Gano, LB, Patel, M, Rho, JM
Journal of lipid research. 2014;55(11):2211-28
Abstract
The ketogenic diet (KD) is a broad-spectrum therapy for medically intractable epilepsy and is receiving growing attention as a potential treatment for neurological disorders arising in part from bioenergetic dysregulation. The high-fat/low-carbohydrate "classic KD", as well as dietary variations such as the medium-chain triglyceride diet, the modified Atkins diet, the low-glycemic index treatment, and caloric restriction, enhance cellular metabolic and mitochondrial function. Hence, the broad neuroprotective properties of such therapies may stem from improved cellular metabolism. Data from clinical and preclinical studies indicate that these diets restrict glycolysis and increase fatty acid oxidation, actions which result in ketosis, replenishment of the TCA cycle (i.e., anaplerosis), restoration of neurotransmitter and ion channel function, and enhanced mitochondrial respiration.

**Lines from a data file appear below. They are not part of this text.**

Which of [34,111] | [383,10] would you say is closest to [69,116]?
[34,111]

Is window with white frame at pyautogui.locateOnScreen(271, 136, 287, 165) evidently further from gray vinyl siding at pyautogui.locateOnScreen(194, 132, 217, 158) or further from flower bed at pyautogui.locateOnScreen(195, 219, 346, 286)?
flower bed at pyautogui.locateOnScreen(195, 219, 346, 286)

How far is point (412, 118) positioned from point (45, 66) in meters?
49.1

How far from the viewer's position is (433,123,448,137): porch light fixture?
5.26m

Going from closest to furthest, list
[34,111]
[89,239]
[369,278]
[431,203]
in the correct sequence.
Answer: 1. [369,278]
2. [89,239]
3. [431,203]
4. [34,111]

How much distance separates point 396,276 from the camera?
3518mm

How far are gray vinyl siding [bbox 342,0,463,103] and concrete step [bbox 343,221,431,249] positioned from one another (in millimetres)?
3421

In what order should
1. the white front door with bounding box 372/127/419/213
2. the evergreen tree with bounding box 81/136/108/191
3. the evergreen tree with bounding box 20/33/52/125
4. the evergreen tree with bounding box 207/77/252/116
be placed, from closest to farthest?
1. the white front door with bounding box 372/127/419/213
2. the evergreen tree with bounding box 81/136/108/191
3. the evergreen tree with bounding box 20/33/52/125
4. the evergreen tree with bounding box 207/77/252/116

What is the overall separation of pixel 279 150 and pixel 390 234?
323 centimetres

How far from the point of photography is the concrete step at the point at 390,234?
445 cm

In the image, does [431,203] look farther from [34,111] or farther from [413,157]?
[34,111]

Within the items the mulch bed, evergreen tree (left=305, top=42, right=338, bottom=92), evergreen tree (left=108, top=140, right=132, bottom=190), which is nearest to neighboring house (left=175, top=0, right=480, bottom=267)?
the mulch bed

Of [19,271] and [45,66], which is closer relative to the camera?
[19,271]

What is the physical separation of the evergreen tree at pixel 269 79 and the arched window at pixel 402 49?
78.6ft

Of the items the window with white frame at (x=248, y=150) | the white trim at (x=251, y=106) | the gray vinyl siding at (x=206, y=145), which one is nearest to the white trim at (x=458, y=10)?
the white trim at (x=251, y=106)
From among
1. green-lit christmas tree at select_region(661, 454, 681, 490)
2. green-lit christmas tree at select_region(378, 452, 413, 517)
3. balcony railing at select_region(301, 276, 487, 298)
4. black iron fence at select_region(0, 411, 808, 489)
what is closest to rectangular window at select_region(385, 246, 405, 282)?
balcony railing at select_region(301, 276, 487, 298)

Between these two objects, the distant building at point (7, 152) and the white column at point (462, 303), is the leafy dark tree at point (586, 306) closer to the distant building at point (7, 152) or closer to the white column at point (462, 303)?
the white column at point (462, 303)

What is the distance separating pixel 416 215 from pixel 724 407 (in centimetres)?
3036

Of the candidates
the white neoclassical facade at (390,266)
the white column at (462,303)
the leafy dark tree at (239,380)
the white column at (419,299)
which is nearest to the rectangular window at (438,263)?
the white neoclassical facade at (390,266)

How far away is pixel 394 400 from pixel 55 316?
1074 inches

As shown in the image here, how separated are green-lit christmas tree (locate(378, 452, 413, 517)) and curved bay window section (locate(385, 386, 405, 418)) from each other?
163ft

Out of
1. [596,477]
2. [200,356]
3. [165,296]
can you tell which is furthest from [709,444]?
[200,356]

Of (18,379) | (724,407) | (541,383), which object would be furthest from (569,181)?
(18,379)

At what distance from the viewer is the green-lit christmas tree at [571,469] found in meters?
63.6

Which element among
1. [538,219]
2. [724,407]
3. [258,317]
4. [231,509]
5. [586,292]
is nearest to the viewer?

Further, there is mounting evidence that the KD and its variants can impact key signaling pathways that evolved to sense the energetic state of the cell, and that help maintain cellular homeostasis. These pathways, which include PPARs, AMP-activated kinase, mammalian target of rapamycin, and the sirtuins, have all been recently implicated in the neuroprotective effects of the KD. Further research in this area may lead to future therapeutic strategies aimed at mimicking the pleiotropic neuroprotective effects of the KD.